November 06, 2013
Book Review: Cut It Out: The C-Section Epidemic in America
By: Christine H Morton, PhD | 0 Comments
By Christine Morton, PhD
What accounts for the dramatic rise in cesarean delivery in the United States over the past two decades? In her new book, Cut it Out: The C-Section Epidemic in America, sociologist Theresa Morris addresses this question by going to the source: she interviewed maternity clinicians (obstetricians, midwives and labor and delivery nurses) as well as women who had recently given birth. She examines guidelines from the major professional group of obstetricians and gynecologists. Morris goes beyond simply documenting the rise in C-sections, the health risks they pose to women and their babies, although she does that very well. To explain how we got to an epidemic of c-sections in the U.S, she applies an organizational lens, making it clear how 'organizational changes constrain the decisions and behaviors of maternity providers and women.'
This way of looking at c-sections will be useful for childbirth educators, doulas and childbearing women because it goes one step farther than most research on c-sections, which demonstrate trends and possible associations between clinical causal factors, or characteristics of women. It is also different from advocacy around c-sections that largely frames the issue as one of individual agency or rights ('women must advocate and prepare for vaginal birth,' or 'women have right to informed choice'). And although we have some research on how organizational structure impacts c-section rates, such as teaching hospitals and health maintenance organizations (HMOS), absent from these studies are explanations as to why this is so. Morris argues that the research on c-section epidemic is missing an 'understanding that is rooted in the experience of maternity care providers and pregnant women' (p. 21).

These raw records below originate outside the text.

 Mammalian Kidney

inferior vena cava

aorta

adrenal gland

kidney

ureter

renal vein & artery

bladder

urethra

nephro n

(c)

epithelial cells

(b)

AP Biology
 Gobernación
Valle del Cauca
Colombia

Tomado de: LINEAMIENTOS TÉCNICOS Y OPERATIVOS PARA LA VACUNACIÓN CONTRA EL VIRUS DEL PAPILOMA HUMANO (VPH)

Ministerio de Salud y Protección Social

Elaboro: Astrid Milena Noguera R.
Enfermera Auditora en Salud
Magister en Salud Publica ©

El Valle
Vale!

While most childbirth educators and doulas have a good understanding of pregnant women's experience, Morris takes the reader into the perspectives of a range of maternity clinicians, arguing that organizational policies and procedures constrain their actions. We can't blame individual clinicians for the high c-section rate, she argues, nor can we hold them responsible for reducing it. Social constraints on individual behavior are very powerful and need to be understood if they are to be changed. As many sociologists have observed, deviance from social norms has real consequences for individuals. Imagine yourself riding in an elevator filled with people you don't know, with your back to the doors. It's not easy to do. Morris notes, 'Maternity providers may face professional consequences for deviance'for example, being informally scolded by colleagues, formally reprimanded by a supervisor, or having a malpractice insurer deny coverage in a case of a bad outcome' (p. 22). By talking to maternity clinicians about how they see the problems, and what they do about them, Morris is able to show how obstetricians are also caught in systems not of their own making.

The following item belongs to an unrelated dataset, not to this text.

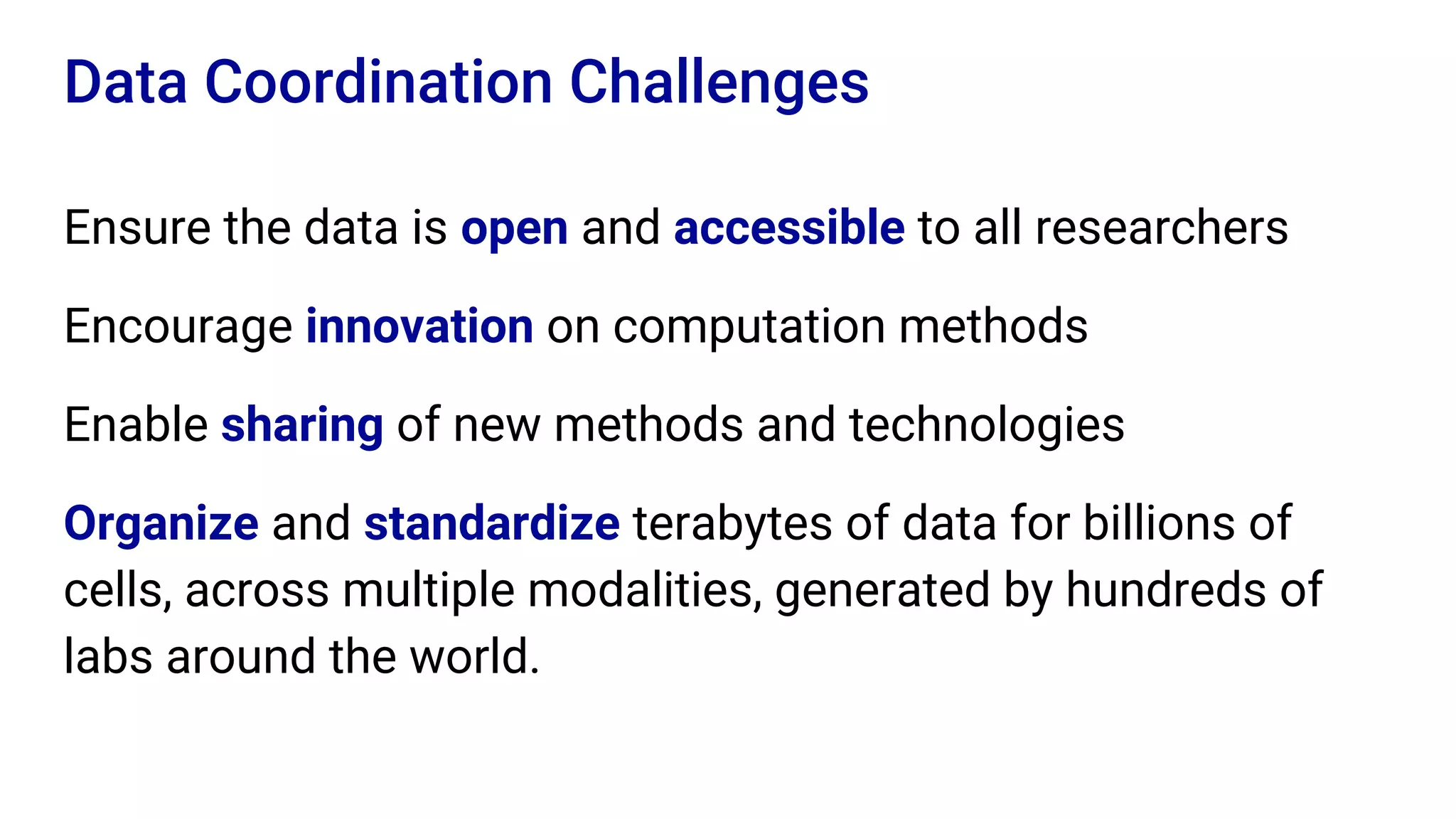 Data Coordination Challenges

Ensure the data is open and accessible to all researchers

Encourage innovation on computation methods

Enable sharing of new methods and technologies

Organize and standardize terabytes of data for billions of cells, across multiple modalities, generated by hundreds of labs around the world.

'Hospitals are organizations with fixed rules to guide individual behavior' (p. 22) and this applies to all individuals within organizations. Morris has provided a nuanced and rich picture of what she calls the 'organizational paradox, in which the increasing rates of c-section do not protect the health of women or babies or make birth safer or good outcomes more likely,' and argues that if we look at the c-section rate as the result of how health care organizations respond to their legal, political and economic environments, we can understand, and hopefully change, the system.
I found one of the most compelling sections of her argument in her discussion of the patient safety movement and its emphasis on standardized protocols, language and peer review. Until very recently, c-section rates were not considered part of the patient safety movement in obstetrics. Morris shows that when a hospital embarks on patient safety initiatives, with the goal of malpractice claims due to a bad baby outcome, these initiatives often result in an increase, or at best, no change in c-section rates.

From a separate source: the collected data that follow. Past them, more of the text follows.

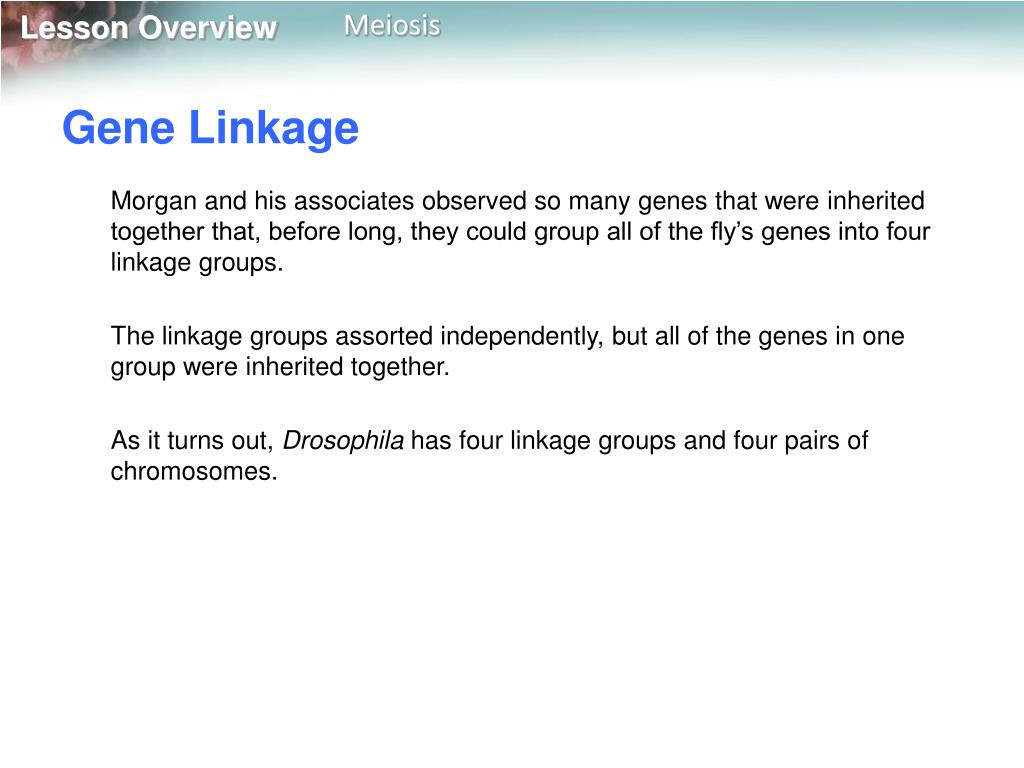 Lesson Overview Meiosis

Gene Linkage

Morgan and his associates observed so many genes that were inherited together that, before long, they could group all of the fly’s genes into four linkage groups.

The linkage groups assorted independently, but all of the genes in one group were inherited together.

As it turns out, Drosophila has four linkage groups and four pairs of chromosomes.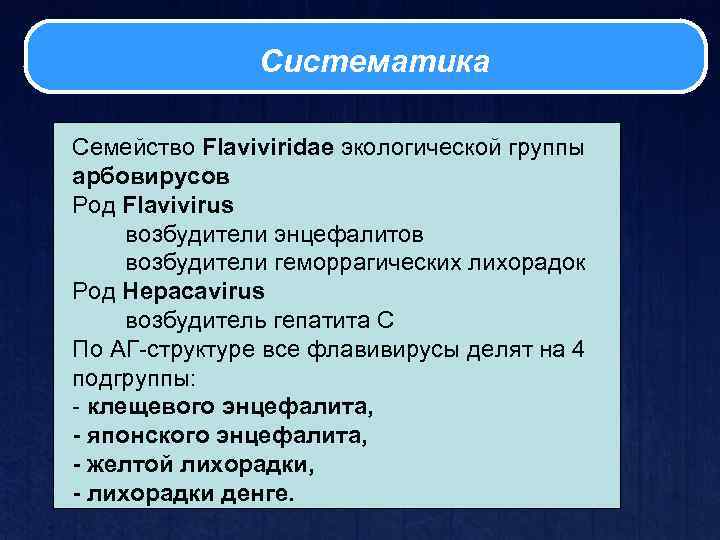 Систематика

Семейство Flaviviridae экологической группы арбовирусов
Род Flavivirus
возбудители энцефалитов
возбудители геморрагических лихорадок
Род Hepacavirus
возбудитель гепатита С
По АГ-структуре все флавивирусы делят на 4 подгруппы:
- клещевого энцефалита,
- японского энцефалита,
- желтой лихорадки,
- лихорадки денге.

Morris also reviews how doctors frame risks of VBAC vs. repeat c-section in ways that foreground the statistically rare risk of uterine rupture (indeed, the more dangerous rupture vs. the more common, but still rare, occurrence of uterine dehiscence). The more common risk to women of repeat c-section is often not included. Here we see how possible risks for the baby (and to the physician in the event of a bad outcome) are prioritized over risks to women's health. Organization pressures influence how these risks are defined and described to women, says Morris.
'Any effort to resolve the c-section epidemic requires organizational solutions' (p. 153).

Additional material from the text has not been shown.